Ini akan menjadi keributan besar manakala angin buritan yang dihembuskan sang kapten menghendaki adanya perubahan haluan kapal.

Solusi Biar Jabatan Tidak Hilang

Masalahnya tidak sepele juga, alhasil ketika seorang PNS dituntun oleh kitab asal bapak/ibu senang  maka membuka ruang terjadinya korupsi berjamaah dengan menyelewengkan aturan. 

Padahal selaku pejabat pada dasarnya mereka adalah singa Afrika yang cerdik bak kancil namun sayangnya bermental kambing, digertak sedikit saja langsung mengembik, mengabulkan semua permintaan tak wajar. 
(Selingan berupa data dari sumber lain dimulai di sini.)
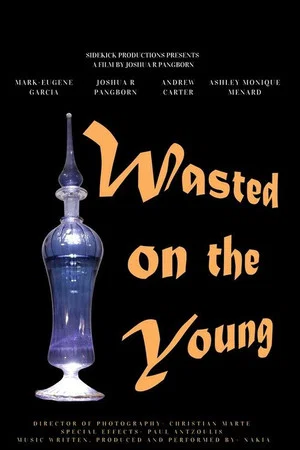 Постер: Wasted on the Young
Mereka patuh karena takut kehilangan jabatan maka buah simalakama muncul  antara memenuhi kepentingan dan menjaga integritas pribadi.
 

Baca juga
Kumpulan Inovasi Daerah Thomas Alva Edison

Jadi kalau tidak mau jabatan itu hilang, ikuti dan penuhi saja permintaan aneh-aneh yang datang dari oknum anggota DPRD atau lainnya.

Namun hanya pejabat dungu yang mau menukar integritas  dengan materi dan jabatan sehingga rela mengaburkan  karakter jati dirinya sendiri.   

Karena akhirnya juga ketika sudah di penghujung jalan (baca : pensiun) barulah mereka sadari bahwa tidak berbuat apa-apa selama menjadi seorang PNS, yang dilakukan cuma rutinitas  dan pembodohan diri sendiri  untuk mengejar status sosial. 

Lantas, di mana posisi doa orang tua bisa kita wujudkan yang dulu ketika lahir menghendaki anaknya semoga menjadi orang yang berguna bagi keluarga, masyarakat dan pemerintah ? 

Akankah doa orang tua sudah tidak lagi menjadi begitu penting diwujudkan  sehingga tidak layak  ditanggapi ?.

Akhirnya, kepada tuan gubernur, bupati dan walikota mungkin  dapat belajar dulu dari pengalaman Hugo Raffael Chavez, Presiden Kuba yang sukses menggertak dunia barat. 


Jangan sampai anda keok karena isu  untuk menggertak tidak  tepat dan balik membuat sakit gigi ketika bertemu lawan yang sepadan. 

Tabiat kepala daerah menggertak pejabat dengan mutasi pejabat boleh saja dilakukan namun dengan catatan bukan untuk perkara sepele yang tidak membawa dampak apa-apa ke masyarakat. 

Masa sih urusan kecil saja harus dimulai dengan mengumbar gertakan sanksi mutasi pejabat, ini kan sangat menggelikan,sampai membuat kopi yang saya teguk harus keluar dari  lubang hidung saat membaca sajian pemberitaan beberapa media cetak.

Namun saya berharap alangkah baiknya gertakan itu dilantunkan secara menyejukkan sehingga pelan namun pasti target-target perubahan yang diinginkan dapat dapat capai.